Everybody knows about airline prices these days and how screwy they are, different prices for every passenger, depending on who what when and where they bought it (from). Strangely enough some of the same games carry into the ‘frequent-flyer’ booking process. For example, for my upcoming trip, to Central and sub-continental Asia, I figured to start in either India or Sri Lanka (I’ve never been to either, strangely enough, and I plan to go to them all). That costs 90K frequent-flyer miles from LA, either way you go, east or west. But Bangkok is only 65K, and I can take a stop in Colombo, SL, for free. Huh? An extra stop for fewer miles? Okay. Works for me.

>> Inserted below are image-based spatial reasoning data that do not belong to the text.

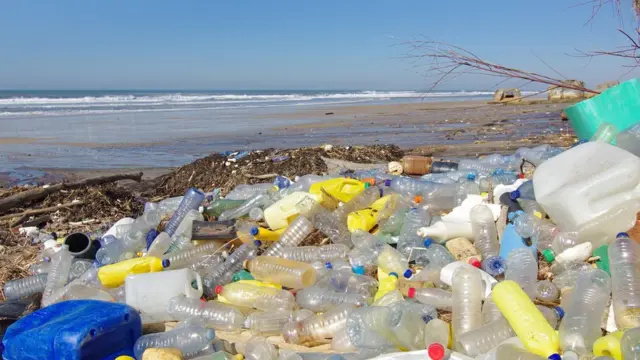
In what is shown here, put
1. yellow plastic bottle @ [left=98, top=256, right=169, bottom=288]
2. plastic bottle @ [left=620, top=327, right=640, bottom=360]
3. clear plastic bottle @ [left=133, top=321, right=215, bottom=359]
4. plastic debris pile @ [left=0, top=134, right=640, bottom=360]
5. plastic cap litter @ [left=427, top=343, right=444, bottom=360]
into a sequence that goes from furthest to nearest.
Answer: yellow plastic bottle @ [left=98, top=256, right=169, bottom=288] → clear plastic bottle @ [left=133, top=321, right=215, bottom=359] → plastic debris pile @ [left=0, top=134, right=640, bottom=360] → plastic cap litter @ [left=427, top=343, right=444, bottom=360] → plastic bottle @ [left=620, top=327, right=640, bottom=360]

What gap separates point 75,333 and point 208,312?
0.95 m

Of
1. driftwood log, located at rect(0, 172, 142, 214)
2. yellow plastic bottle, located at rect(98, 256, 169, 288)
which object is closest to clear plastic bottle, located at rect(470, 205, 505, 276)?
yellow plastic bottle, located at rect(98, 256, 169, 288)

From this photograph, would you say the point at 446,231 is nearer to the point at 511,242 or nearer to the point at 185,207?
the point at 511,242

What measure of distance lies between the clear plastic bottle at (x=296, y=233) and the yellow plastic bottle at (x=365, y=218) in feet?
1.15

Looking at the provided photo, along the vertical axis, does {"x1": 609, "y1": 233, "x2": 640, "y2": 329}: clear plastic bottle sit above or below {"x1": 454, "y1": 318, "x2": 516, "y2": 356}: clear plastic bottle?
above

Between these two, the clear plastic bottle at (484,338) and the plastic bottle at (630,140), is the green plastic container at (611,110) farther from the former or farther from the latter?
the clear plastic bottle at (484,338)

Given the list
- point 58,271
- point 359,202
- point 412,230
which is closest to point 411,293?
point 412,230

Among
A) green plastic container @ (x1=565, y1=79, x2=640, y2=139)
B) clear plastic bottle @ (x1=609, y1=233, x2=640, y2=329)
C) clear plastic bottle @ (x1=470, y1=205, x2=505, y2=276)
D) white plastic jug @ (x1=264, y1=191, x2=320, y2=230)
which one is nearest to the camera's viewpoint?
clear plastic bottle @ (x1=609, y1=233, x2=640, y2=329)

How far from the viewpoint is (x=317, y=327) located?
3324mm

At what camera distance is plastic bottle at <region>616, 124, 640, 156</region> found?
13.1 feet

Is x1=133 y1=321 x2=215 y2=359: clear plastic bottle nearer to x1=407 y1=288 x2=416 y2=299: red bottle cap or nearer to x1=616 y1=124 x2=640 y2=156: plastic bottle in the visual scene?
x1=407 y1=288 x2=416 y2=299: red bottle cap

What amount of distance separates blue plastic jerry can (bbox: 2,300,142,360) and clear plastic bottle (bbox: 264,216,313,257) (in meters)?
1.48

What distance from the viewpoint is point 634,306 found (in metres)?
2.81

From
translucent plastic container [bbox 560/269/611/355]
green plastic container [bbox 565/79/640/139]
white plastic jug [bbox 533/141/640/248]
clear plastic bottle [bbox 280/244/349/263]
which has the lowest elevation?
clear plastic bottle [bbox 280/244/349/263]
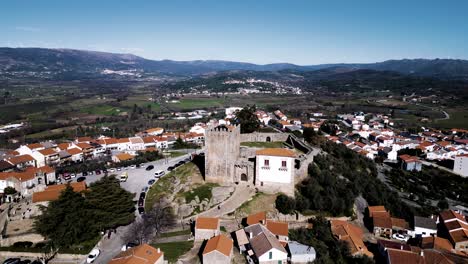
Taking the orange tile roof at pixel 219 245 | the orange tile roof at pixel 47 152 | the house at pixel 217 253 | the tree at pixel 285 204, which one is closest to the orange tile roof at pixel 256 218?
the tree at pixel 285 204

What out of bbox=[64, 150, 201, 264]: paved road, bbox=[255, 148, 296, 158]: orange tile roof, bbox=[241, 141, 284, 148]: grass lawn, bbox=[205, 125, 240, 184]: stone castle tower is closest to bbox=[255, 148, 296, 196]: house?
bbox=[255, 148, 296, 158]: orange tile roof

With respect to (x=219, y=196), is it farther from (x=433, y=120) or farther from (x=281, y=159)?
(x=433, y=120)

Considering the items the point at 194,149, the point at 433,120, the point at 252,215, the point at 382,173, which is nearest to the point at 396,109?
the point at 433,120

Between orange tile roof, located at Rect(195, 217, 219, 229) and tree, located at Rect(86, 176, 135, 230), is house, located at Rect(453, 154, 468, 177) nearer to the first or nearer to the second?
orange tile roof, located at Rect(195, 217, 219, 229)

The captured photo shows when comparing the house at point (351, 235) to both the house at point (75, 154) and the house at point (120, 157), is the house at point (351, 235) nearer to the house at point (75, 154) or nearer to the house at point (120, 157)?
the house at point (120, 157)

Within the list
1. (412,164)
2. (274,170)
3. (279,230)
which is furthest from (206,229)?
(412,164)

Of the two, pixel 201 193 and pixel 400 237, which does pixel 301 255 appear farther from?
pixel 400 237
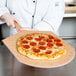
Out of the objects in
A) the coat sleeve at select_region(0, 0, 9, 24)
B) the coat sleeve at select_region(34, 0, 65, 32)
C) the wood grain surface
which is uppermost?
the coat sleeve at select_region(0, 0, 9, 24)

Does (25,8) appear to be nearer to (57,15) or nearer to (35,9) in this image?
(35,9)

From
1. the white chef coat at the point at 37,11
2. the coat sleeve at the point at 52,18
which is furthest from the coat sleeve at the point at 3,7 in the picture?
the coat sleeve at the point at 52,18

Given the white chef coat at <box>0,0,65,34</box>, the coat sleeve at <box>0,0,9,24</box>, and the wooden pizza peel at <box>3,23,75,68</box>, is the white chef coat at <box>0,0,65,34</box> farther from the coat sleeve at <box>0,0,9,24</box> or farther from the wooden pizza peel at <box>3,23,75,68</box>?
the wooden pizza peel at <box>3,23,75,68</box>

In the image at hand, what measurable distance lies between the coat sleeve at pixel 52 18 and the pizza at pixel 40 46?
0.42 feet

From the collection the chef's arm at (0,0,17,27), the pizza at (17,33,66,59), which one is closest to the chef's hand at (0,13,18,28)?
the chef's arm at (0,0,17,27)

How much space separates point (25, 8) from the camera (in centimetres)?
106

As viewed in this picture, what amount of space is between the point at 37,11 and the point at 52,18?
0.33 ft

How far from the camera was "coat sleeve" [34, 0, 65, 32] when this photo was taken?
104 cm

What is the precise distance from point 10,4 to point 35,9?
0.15m

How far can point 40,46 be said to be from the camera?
819mm

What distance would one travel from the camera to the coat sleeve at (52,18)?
3.42 feet

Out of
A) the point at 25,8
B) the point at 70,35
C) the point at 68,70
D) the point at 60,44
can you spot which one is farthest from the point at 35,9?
the point at 70,35

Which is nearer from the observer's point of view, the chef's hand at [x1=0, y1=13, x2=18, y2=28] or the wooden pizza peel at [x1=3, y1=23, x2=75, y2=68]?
the wooden pizza peel at [x1=3, y1=23, x2=75, y2=68]

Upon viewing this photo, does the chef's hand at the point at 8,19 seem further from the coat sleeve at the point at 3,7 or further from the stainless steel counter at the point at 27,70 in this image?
the stainless steel counter at the point at 27,70
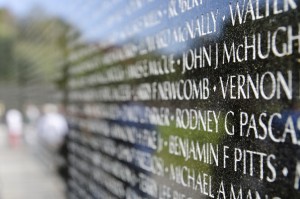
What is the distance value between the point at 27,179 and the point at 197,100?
4.95 meters

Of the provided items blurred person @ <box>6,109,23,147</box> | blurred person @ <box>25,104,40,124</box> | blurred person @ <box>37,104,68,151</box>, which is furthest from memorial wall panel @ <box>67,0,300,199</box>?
blurred person @ <box>6,109,23,147</box>

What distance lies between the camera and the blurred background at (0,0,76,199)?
5059 millimetres

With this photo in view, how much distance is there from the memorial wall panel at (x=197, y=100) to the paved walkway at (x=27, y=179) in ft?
7.41

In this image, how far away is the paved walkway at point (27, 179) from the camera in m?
5.47

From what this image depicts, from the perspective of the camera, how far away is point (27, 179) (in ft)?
21.0

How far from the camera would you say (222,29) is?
1.64m

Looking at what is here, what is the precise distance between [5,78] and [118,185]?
16432 millimetres

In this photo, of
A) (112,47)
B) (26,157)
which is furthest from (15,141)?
(112,47)

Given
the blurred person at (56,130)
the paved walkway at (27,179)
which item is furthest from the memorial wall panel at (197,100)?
the paved walkway at (27,179)

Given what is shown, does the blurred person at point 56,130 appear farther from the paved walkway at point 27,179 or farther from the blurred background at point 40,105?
the paved walkway at point 27,179

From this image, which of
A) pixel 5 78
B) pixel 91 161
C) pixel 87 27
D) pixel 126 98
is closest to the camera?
pixel 126 98

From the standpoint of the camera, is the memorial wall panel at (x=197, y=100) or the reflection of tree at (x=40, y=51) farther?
the reflection of tree at (x=40, y=51)

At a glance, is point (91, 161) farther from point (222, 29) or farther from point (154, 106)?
point (222, 29)

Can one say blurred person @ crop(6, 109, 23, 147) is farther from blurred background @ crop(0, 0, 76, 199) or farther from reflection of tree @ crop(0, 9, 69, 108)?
reflection of tree @ crop(0, 9, 69, 108)
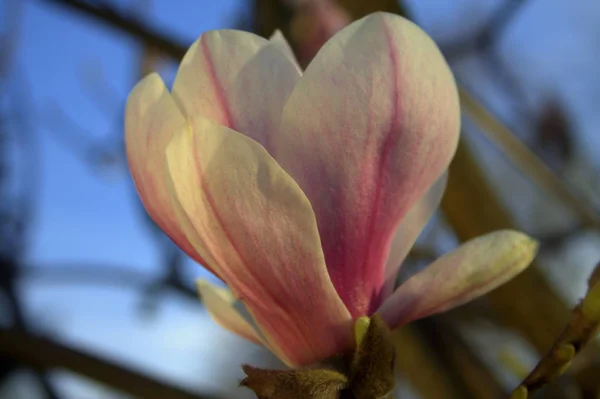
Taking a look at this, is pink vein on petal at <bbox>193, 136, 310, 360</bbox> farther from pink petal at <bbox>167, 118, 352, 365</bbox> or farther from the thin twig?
the thin twig

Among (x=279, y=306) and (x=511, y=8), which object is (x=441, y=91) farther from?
(x=511, y=8)

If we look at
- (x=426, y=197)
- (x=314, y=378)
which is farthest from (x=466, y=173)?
(x=314, y=378)

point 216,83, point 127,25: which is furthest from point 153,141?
point 127,25

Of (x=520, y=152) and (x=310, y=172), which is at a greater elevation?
(x=520, y=152)

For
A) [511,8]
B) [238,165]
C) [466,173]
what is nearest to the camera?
[238,165]

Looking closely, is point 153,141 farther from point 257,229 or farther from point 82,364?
point 82,364

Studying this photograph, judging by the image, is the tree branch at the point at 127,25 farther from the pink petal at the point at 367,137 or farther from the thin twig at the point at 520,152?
the pink petal at the point at 367,137

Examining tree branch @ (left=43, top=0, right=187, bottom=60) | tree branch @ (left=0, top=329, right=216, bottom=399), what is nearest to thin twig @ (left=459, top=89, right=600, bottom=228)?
tree branch @ (left=43, top=0, right=187, bottom=60)

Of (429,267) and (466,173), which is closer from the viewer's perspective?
(429,267)
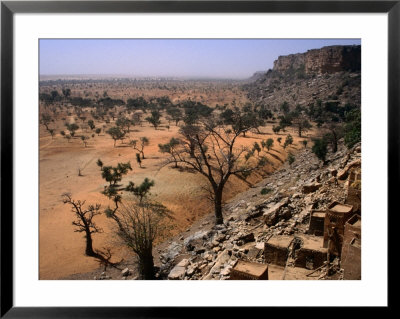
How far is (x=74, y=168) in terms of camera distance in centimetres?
1534

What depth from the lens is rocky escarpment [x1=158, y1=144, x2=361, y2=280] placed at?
→ 7004 mm

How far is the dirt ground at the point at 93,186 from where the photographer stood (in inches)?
247

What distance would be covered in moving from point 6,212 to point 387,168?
5045 mm

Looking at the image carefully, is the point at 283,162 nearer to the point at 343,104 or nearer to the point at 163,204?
the point at 343,104

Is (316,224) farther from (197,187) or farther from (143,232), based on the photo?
(197,187)

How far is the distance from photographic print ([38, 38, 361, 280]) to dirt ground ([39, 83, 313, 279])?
51mm

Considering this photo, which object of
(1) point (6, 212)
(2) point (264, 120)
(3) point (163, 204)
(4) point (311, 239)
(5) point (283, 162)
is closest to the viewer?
(1) point (6, 212)

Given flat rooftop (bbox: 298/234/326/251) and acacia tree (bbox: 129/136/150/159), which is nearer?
flat rooftop (bbox: 298/234/326/251)

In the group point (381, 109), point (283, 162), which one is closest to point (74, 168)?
point (283, 162)

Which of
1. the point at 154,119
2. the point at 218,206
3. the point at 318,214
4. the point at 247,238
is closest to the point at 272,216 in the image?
the point at 247,238

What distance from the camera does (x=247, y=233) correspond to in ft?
27.2

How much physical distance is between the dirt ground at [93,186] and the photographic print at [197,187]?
5cm

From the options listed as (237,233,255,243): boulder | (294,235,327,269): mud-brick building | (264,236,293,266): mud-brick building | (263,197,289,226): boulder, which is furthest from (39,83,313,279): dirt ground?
(294,235,327,269): mud-brick building

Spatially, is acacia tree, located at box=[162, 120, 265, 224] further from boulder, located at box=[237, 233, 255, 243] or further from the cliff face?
the cliff face
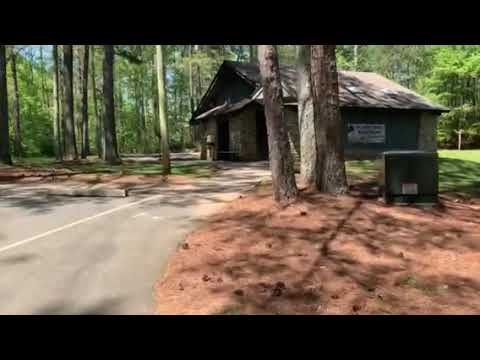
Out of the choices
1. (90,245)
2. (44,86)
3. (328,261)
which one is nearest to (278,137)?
(328,261)

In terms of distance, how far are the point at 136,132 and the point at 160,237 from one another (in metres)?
52.9

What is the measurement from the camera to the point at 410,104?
84.1ft

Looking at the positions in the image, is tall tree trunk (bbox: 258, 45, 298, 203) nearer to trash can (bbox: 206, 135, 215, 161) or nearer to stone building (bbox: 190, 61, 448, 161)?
stone building (bbox: 190, 61, 448, 161)

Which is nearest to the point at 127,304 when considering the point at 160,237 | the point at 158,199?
the point at 160,237

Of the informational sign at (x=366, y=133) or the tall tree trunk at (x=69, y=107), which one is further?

Of course, as long as you’re returning back on the same route/direction from where you came, you can stop at any one of a number of major hubs (no RTW allowed; too romantic, I guess, so worth more), and the fact that BKK is much closer to LAX straight over the Pacific—rather than the usually much-more-expensive Atlantic-Europe-subcontinental route—seems to make no difference.
So I got an eight-hour layover in Munich (where I’ve never been) on the way over, and two weeks in Istanbul on the way back. Flights to India from BKK are cheap on Air Asia, one of the region’s best bargains (despite their affiliation with ex-Thai PM Thaksin Shinawatra). There’s only one problem. I’ve got less than 63K miles, so short a couple thou.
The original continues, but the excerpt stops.